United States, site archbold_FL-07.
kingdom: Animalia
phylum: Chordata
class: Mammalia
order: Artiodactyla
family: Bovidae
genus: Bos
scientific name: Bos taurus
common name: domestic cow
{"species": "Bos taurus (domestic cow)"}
════════════════════
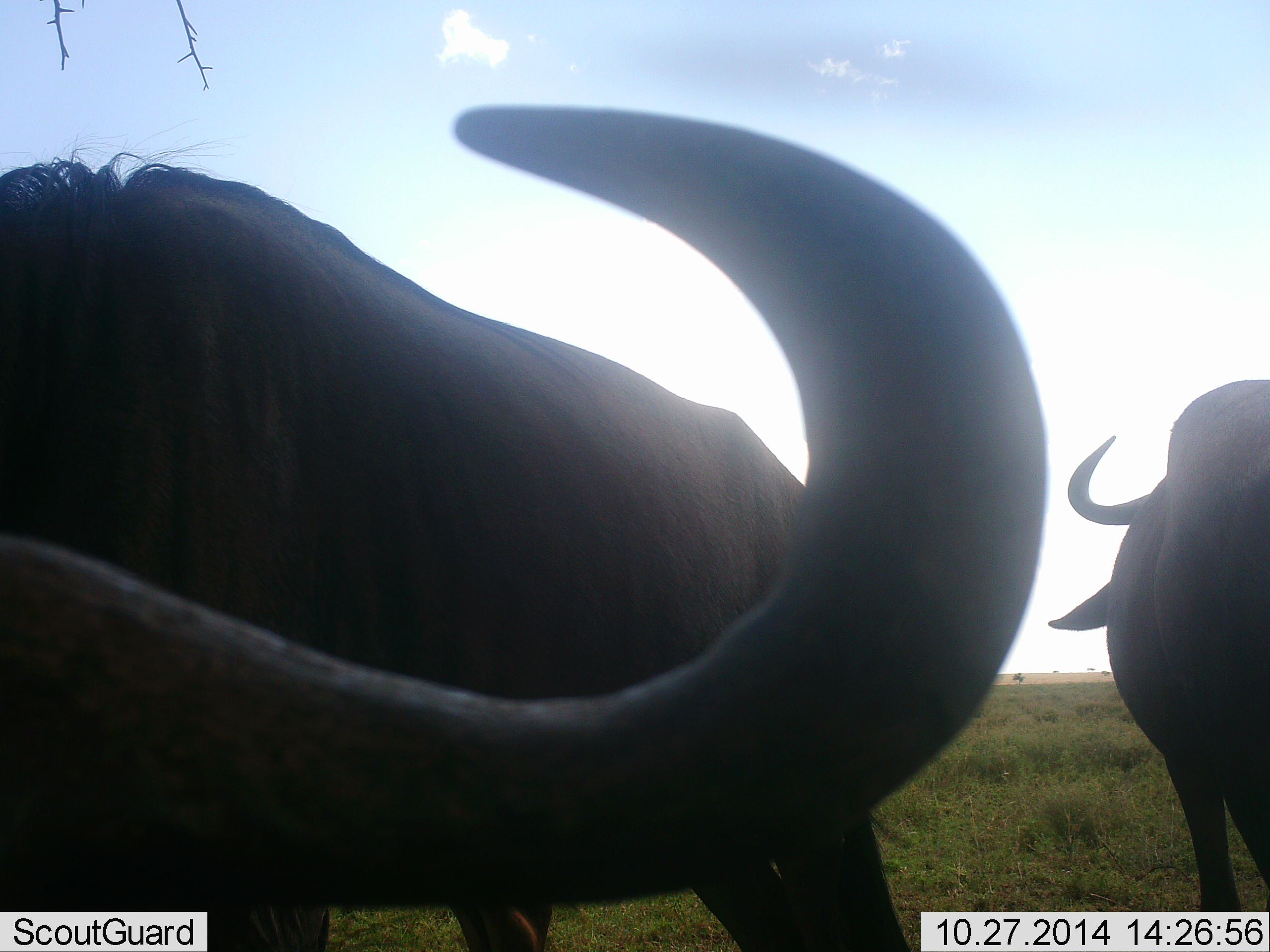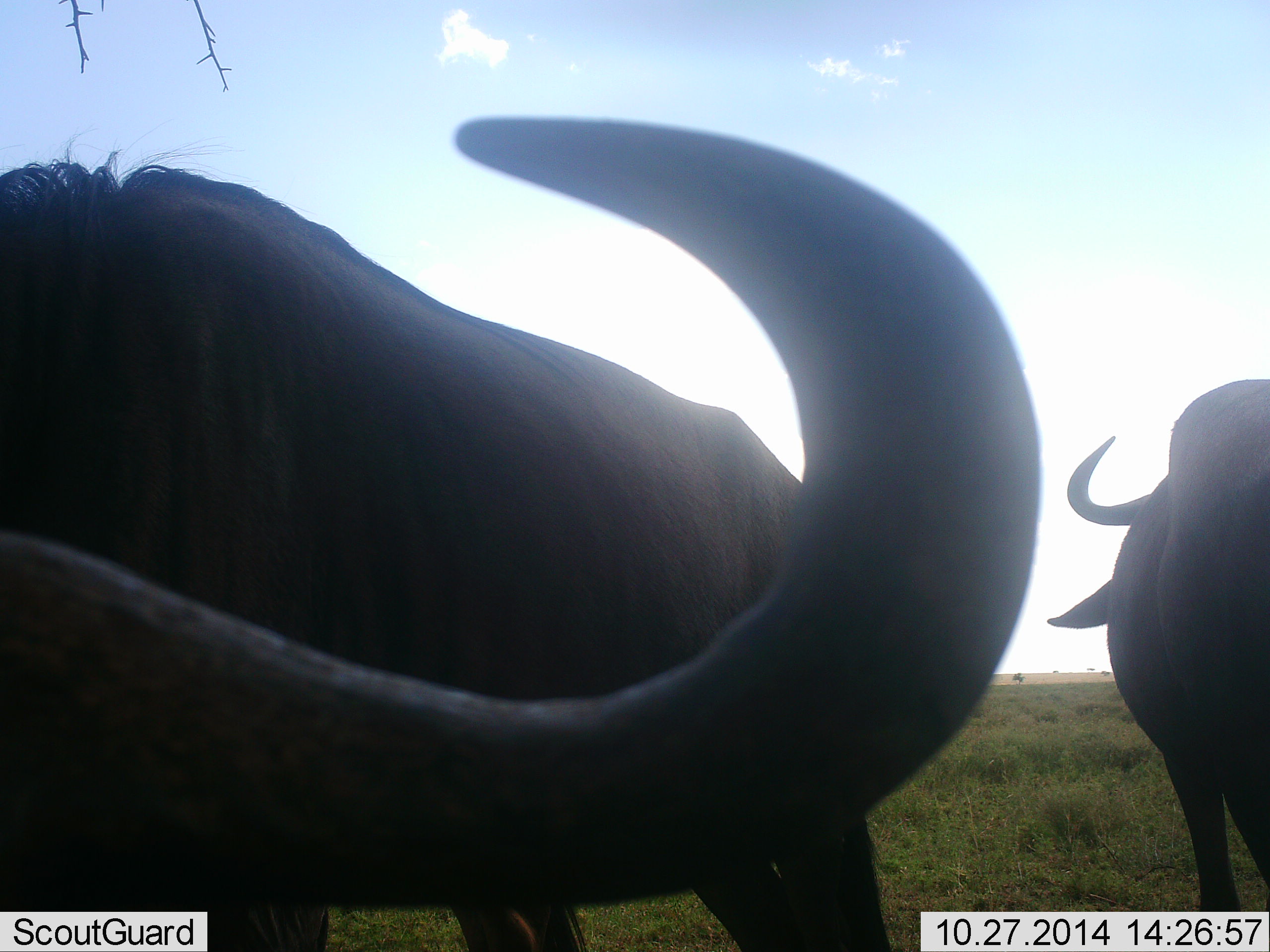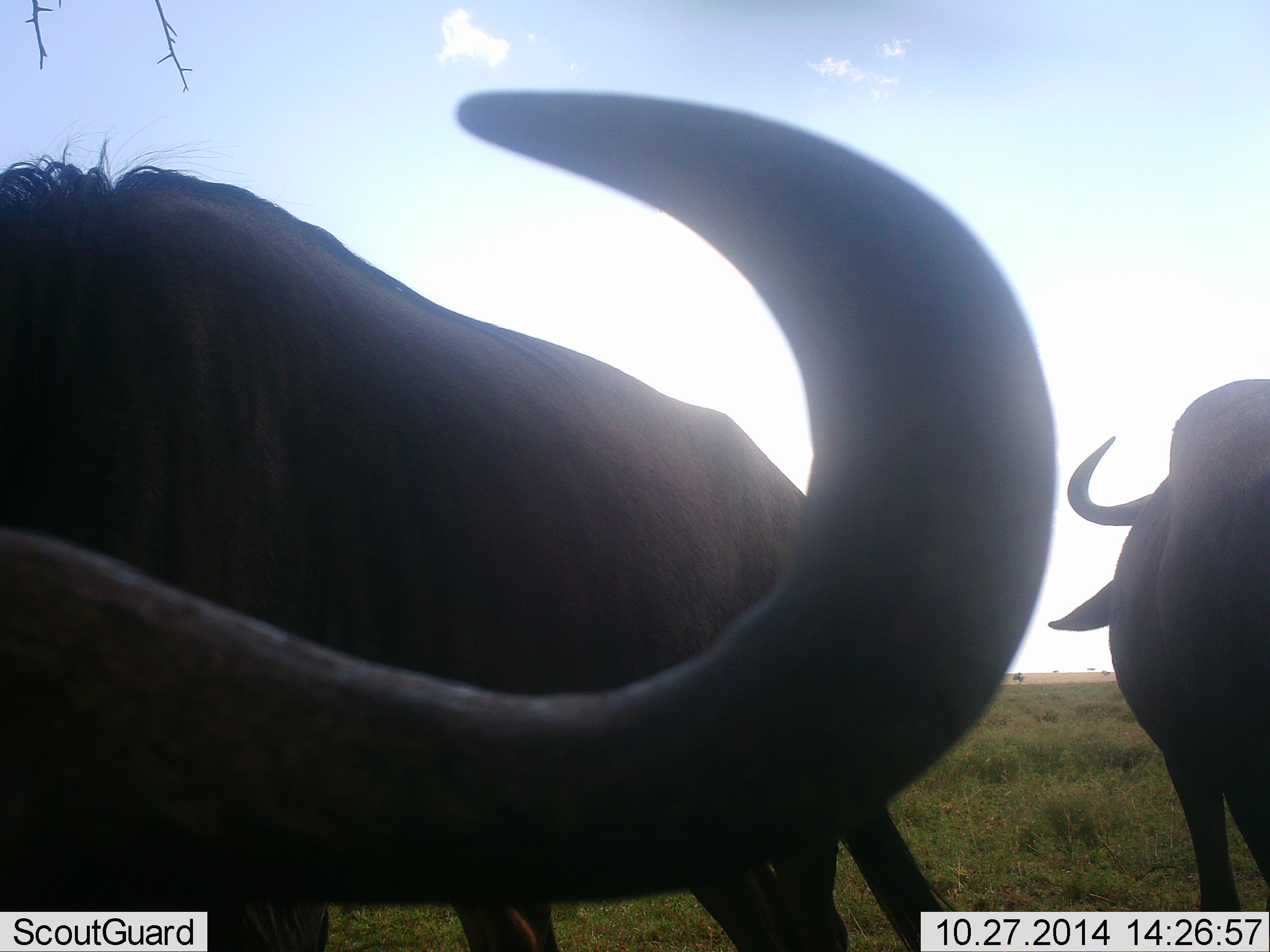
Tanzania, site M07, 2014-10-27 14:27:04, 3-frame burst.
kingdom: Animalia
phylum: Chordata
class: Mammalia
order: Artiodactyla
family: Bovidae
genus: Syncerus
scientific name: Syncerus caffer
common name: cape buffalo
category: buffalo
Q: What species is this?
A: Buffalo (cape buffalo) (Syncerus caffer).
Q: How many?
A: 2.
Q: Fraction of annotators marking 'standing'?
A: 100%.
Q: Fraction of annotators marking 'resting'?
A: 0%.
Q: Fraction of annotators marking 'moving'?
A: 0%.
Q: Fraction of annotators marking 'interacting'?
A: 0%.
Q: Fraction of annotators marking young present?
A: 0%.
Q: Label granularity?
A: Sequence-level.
════════════════════
HOW TO COMPLETE THIS TASK:
Once you find the line with "scientific name: Syncerus caffer" in the entries above, output it and each line after it up to and including the line with "A: Sequence-level.", and nothing else.

SOLUTION TO THIS TASK:
scientific name: Syncerus caffer
common name: cape buffalo
category: buffalo
Q: What species is this?
A: Buffalo (cape buffalo) (Syncerus caffer).
Q: How many?
A: 2.
Q: Fraction of annotators marking 'standing'?
A: 100%.
Q: Fraction of annotators marking 'resting'?
A: 0%.
Q: Fraction of annotators marking 'moving'?
A: 0%.
Q: Fraction of annotators marking 'interacting'?
A: 0%.
Q: Fraction of annotators marking young present?
A: 0%.
Q: Label granularity?
A: Sequence-level.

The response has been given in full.